Froome is being interviewed.  “This is the first real GC day, so to come out in first and second, this is a dream come true for us.... That’s such a good way to start the mountains for us.”  Such insight!  You know, it’s genius like this that enables a pair of riders, almost unheard of as recently as two years ago, to walk away from the best bike racers in the world in pretty much every stage race they do.

Looks like Tejay is going to lose about 12 minutes.  Of course, nothing matters now because the entire sport has been blown up again.  Or perhaps I was just being foolish when I thought it might be cleaning up.

Wow, as Chris Froome steps onto the podium, one of the podium girls sucker-punches him in the kidneys!  It’s a dream come true!  Okay, I confess that despair has driven me into fantasy.  Actually, you know what a real dream come true would be?  If the doping controls actually worked.  It’s a disgrace that Bernard Hinault has to pretend to be happy for Froome right now, and actually shake his hand, when this is all so obviously a sham.

Another group of really outstanding, and very likely clean, athletes crosses the line over 17 minutes down.

Chris Froome is on the podium for the third time today, this time for the KOM jersey.  His calves are smaller than mine.  You know what I’d like?  I’d like to take Froome on in a good old fashioned fistfight.  All his EPO, extra blood, and whatever the hell else he’s on wouldn’t do much for him there.

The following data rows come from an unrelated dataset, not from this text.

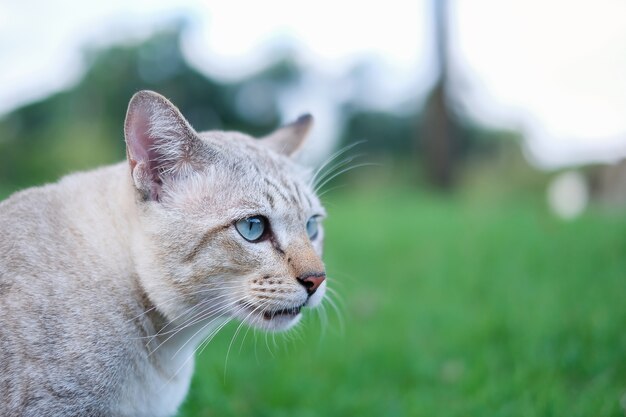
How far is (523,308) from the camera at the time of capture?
16.3 ft

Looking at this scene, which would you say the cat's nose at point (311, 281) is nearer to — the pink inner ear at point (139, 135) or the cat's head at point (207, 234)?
the cat's head at point (207, 234)

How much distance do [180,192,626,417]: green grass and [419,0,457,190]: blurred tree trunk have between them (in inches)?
254

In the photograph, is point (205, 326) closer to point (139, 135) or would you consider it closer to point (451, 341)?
point (139, 135)

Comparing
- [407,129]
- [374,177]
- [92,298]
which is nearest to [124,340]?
[92,298]

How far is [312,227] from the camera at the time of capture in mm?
3053

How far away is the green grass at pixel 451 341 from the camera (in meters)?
3.70

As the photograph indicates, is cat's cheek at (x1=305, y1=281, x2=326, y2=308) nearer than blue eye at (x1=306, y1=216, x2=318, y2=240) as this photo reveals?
Yes

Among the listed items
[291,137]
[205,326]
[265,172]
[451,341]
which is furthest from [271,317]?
[451,341]

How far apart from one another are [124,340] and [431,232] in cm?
564

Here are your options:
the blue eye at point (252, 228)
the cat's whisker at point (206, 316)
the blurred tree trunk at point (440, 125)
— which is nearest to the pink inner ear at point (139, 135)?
the blue eye at point (252, 228)

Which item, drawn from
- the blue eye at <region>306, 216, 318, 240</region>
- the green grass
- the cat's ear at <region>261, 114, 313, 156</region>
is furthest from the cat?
the cat's ear at <region>261, 114, 313, 156</region>

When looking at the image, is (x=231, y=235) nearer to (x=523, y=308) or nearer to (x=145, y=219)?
(x=145, y=219)

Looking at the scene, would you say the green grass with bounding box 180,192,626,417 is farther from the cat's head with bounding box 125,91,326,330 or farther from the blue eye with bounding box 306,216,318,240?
the cat's head with bounding box 125,91,326,330

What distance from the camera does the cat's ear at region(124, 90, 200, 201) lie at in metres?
2.53
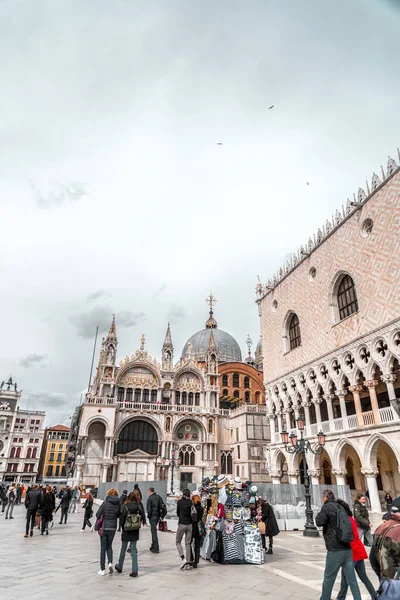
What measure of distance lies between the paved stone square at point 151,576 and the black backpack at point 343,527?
1.55 m

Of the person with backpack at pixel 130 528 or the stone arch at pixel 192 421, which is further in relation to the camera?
the stone arch at pixel 192 421

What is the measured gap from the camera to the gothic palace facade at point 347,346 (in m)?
18.9

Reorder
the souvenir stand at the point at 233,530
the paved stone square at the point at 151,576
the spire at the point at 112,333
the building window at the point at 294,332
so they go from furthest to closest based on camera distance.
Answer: the spire at the point at 112,333 < the building window at the point at 294,332 < the souvenir stand at the point at 233,530 < the paved stone square at the point at 151,576

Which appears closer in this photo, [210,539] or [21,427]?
[210,539]

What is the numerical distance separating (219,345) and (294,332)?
88.6 feet

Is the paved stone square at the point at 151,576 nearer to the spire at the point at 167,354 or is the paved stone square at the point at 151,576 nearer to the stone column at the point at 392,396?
the stone column at the point at 392,396

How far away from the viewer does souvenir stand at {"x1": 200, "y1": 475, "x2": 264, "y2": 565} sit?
8.22 meters

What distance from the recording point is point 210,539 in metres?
8.60

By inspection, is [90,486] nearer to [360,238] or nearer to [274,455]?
[274,455]

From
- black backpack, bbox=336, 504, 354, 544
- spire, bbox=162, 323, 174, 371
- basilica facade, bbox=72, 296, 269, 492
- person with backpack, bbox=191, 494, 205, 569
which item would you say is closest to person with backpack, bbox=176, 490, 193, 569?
person with backpack, bbox=191, 494, 205, 569

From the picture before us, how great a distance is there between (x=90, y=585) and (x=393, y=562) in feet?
16.7

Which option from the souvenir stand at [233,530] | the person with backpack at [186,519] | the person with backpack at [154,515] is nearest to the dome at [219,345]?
the person with backpack at [154,515]

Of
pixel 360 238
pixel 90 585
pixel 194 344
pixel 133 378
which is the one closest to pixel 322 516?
pixel 90 585

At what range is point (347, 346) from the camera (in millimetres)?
21266
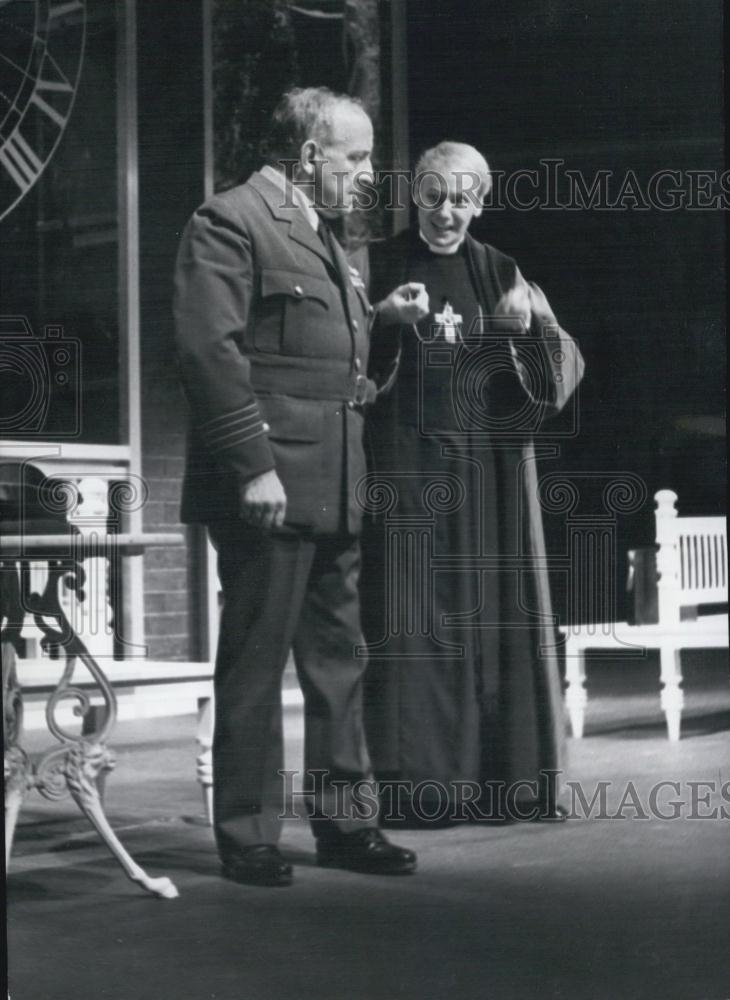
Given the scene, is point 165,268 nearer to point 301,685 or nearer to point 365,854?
point 301,685

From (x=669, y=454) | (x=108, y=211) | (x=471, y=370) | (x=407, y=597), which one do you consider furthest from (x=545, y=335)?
(x=108, y=211)

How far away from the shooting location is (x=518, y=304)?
3.17 metres

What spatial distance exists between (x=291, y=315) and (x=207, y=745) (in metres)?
1.01

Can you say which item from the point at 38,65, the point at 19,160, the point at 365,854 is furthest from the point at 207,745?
the point at 38,65

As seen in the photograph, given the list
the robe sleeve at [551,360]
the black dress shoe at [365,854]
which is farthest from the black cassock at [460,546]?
the black dress shoe at [365,854]

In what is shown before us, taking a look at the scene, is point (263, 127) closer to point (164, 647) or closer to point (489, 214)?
point (489, 214)

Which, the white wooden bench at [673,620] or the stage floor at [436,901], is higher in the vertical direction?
the white wooden bench at [673,620]

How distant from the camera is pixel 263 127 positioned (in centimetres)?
314

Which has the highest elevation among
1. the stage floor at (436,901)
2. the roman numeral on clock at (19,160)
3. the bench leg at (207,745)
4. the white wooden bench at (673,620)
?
the roman numeral on clock at (19,160)

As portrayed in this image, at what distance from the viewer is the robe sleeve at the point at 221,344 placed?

Quintana gets the white jersey of best young rider.  If I’m not mistaken, he takes it over from Peter Sagan, who is still out on the course.  By the way, the green and white bodysuits of these podium girls are ridiculous, but they’re by far the best-looking podium girls we’ve seen today.

Voeckler finally drools in, well over 20 minutes down.  The housewives will soon be reading “Fifty Shades of Off-The-Back,” just as soon as I’m done writing it.

They’re interviewing some white-haired Frenchman.  I think I can translate:  “It really didn’t matter what anybody tried to do in this race ... tactics were out the window ... the only thing to note about this race is that Sky is absolutely coked to the gills, a bunch of goddamned pin-cushions.  It’s just too bad that Froome looks like such a douchebag, because there’s no syringe for that.”  (Full disclosure:  it’s been over two decades since I studied French and I’m not sure I’ve translated this perfectly.)

Both my remaining video feeds have turned into odd displays of grey and black vertical bars, which is a big improvement over yet another replay of Froome’s victory salute.  It’s so absurd for somebody to look really excited about “winning” when he and his teammate go one-two yet again, just like all season and throughout last year’s Tour.  I’m pretty sure this will be my last Tour de France blow-by-blow ... I’m going to go find something else to watch, something more honorable, like cockfighting or pro wrestling.  Thanks for tuning in, and I’m sorry I haven’t had something better to report.